Not that linux can't cater for Mr.Idiot. It's just it's still a long way off doing so. The example of how to do it right is OS X. i.e. wrap cotton wool around the UI to protect Mr. Idiot and prevent him from ever needing to fire up a text editor or command prompt. But then Apple have such tight control they can be sure everything will work without the need for fiddling about. Fiddling about is the usual experience with linux desktop unless your distribution is Uber-Idiot proof and 100% targeted for exactly the same hardware you have got (netbook distributions are a positive step forward here), and you never want to install anything other than official distribution releases (else you're into a world of pain, especially if the software is not packaged for your distribution, it's driver related and your kernel doesn't have parts required and you need to, good god... recompile the kernel! Users SHOULD NOT *EVER* need to go near a compiler. End of!).
Oh, and the system file issue has a degree of resolution on Windows, more so in Vista/Win7 but even in XP it's had for a long time a means of protecting (or at least reversing) changes to critical files (and not just talking about System Restore). It just doesn't apply to all the other junk installed!
And finally, most of the open source products available to linux are also available to Windows (and OS X). I use a vast amount of open source of my own free will, on Windows, along with some commercial software that I prefer. Because I *choose* to do so, not because FSF and the like tell me I should.
It shouldn't be needed to answer this kind of mail, but for the sake of straightening facts, it looks like it's necessary.
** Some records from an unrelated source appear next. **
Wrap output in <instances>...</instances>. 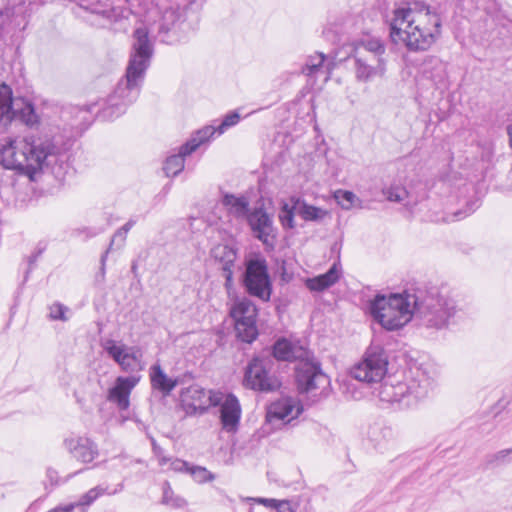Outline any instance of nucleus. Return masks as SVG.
Instances as JSON below:
<instances>
[{
    "mask_svg": "<svg viewBox=\"0 0 512 512\" xmlns=\"http://www.w3.org/2000/svg\"><path fill=\"white\" fill-rule=\"evenodd\" d=\"M69 149V141L61 135L7 138L0 144V162L6 169L18 170L30 177L47 168L56 178H63L69 169Z\"/></svg>",
    "mask_w": 512,
    "mask_h": 512,
    "instance_id": "f257e3e1",
    "label": "nucleus"
},
{
    "mask_svg": "<svg viewBox=\"0 0 512 512\" xmlns=\"http://www.w3.org/2000/svg\"><path fill=\"white\" fill-rule=\"evenodd\" d=\"M133 38L132 53L125 77L118 82L115 90L108 97L106 106L99 113V117L104 120L118 118L130 104L136 101L145 72L150 66L153 44L149 38V30L141 25L135 29Z\"/></svg>",
    "mask_w": 512,
    "mask_h": 512,
    "instance_id": "f03ea898",
    "label": "nucleus"
},
{
    "mask_svg": "<svg viewBox=\"0 0 512 512\" xmlns=\"http://www.w3.org/2000/svg\"><path fill=\"white\" fill-rule=\"evenodd\" d=\"M441 18L426 4L399 7L390 21V38L395 44L403 43L412 52L428 50L439 38Z\"/></svg>",
    "mask_w": 512,
    "mask_h": 512,
    "instance_id": "7ed1b4c3",
    "label": "nucleus"
},
{
    "mask_svg": "<svg viewBox=\"0 0 512 512\" xmlns=\"http://www.w3.org/2000/svg\"><path fill=\"white\" fill-rule=\"evenodd\" d=\"M413 318L419 327L441 330L464 315L446 287H430L413 293Z\"/></svg>",
    "mask_w": 512,
    "mask_h": 512,
    "instance_id": "20e7f679",
    "label": "nucleus"
},
{
    "mask_svg": "<svg viewBox=\"0 0 512 512\" xmlns=\"http://www.w3.org/2000/svg\"><path fill=\"white\" fill-rule=\"evenodd\" d=\"M436 372L429 366L411 368L405 380L388 378L378 389L380 401L408 408L426 398L435 387Z\"/></svg>",
    "mask_w": 512,
    "mask_h": 512,
    "instance_id": "39448f33",
    "label": "nucleus"
},
{
    "mask_svg": "<svg viewBox=\"0 0 512 512\" xmlns=\"http://www.w3.org/2000/svg\"><path fill=\"white\" fill-rule=\"evenodd\" d=\"M273 357L279 361H298L295 379L300 393H314L329 385V378L323 373L320 362L314 355L285 338L273 345Z\"/></svg>",
    "mask_w": 512,
    "mask_h": 512,
    "instance_id": "423d86ee",
    "label": "nucleus"
},
{
    "mask_svg": "<svg viewBox=\"0 0 512 512\" xmlns=\"http://www.w3.org/2000/svg\"><path fill=\"white\" fill-rule=\"evenodd\" d=\"M413 295L408 292L377 295L369 306L372 316L383 328L394 331L402 328L413 317Z\"/></svg>",
    "mask_w": 512,
    "mask_h": 512,
    "instance_id": "0eeeda50",
    "label": "nucleus"
},
{
    "mask_svg": "<svg viewBox=\"0 0 512 512\" xmlns=\"http://www.w3.org/2000/svg\"><path fill=\"white\" fill-rule=\"evenodd\" d=\"M16 120L33 127L39 118L30 102L14 99L11 87L0 82V125L6 127Z\"/></svg>",
    "mask_w": 512,
    "mask_h": 512,
    "instance_id": "6e6552de",
    "label": "nucleus"
},
{
    "mask_svg": "<svg viewBox=\"0 0 512 512\" xmlns=\"http://www.w3.org/2000/svg\"><path fill=\"white\" fill-rule=\"evenodd\" d=\"M388 363L386 350L379 345H371L362 359L351 368L350 375L367 384L379 383L387 373Z\"/></svg>",
    "mask_w": 512,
It's been now a long time since a CLI hasn't been mandatory to setup any mainstream linux distribution. GUI tools do exist and work. Does it entail that the CLI ought to be removed ? Has it been removed in MacOS X ? Hell no ! OS X proudly has a virtual terminal and fires up tcsh ! Has it been removed from Windows ? Hell No ! Windows went as far as releasing a NEW CLI for windows a couple of years ago.
Why do mainstream OS *all* have a CLI ? Because it is faster, it is better, it gives control. It's not a *sin* linux have a CLI.
The difference between MacOS and Windows on the one hand, and Linux and other OS (Solaris, BSD et al.) on the other hand lies in the way help is given to the users.
While Microsoft and Apple favour the GUI in their generic explanations, with loads of screenshots to make their point, most of the time, in linux realm, help is given on a specific question, and as it is much more personalised and targeted to the real problem the user is facing, it's impossible for the person giving that help to build an /ad hoc/ walkthrough with pictures. Hence, a cut-and-paste script is the fastest way to accurately answer the question.
That's because unless you pay the most expensive support contract from MS or Apple, you can't have a tailored solution to your actual problems, you must rely on canned answers to any question you have.
This may lead to a false impression the CLI is required, but this is a fallacy. And it borders deception when heralded over and over again by MS schills, regardless of countless accounts that their belief is WRONG.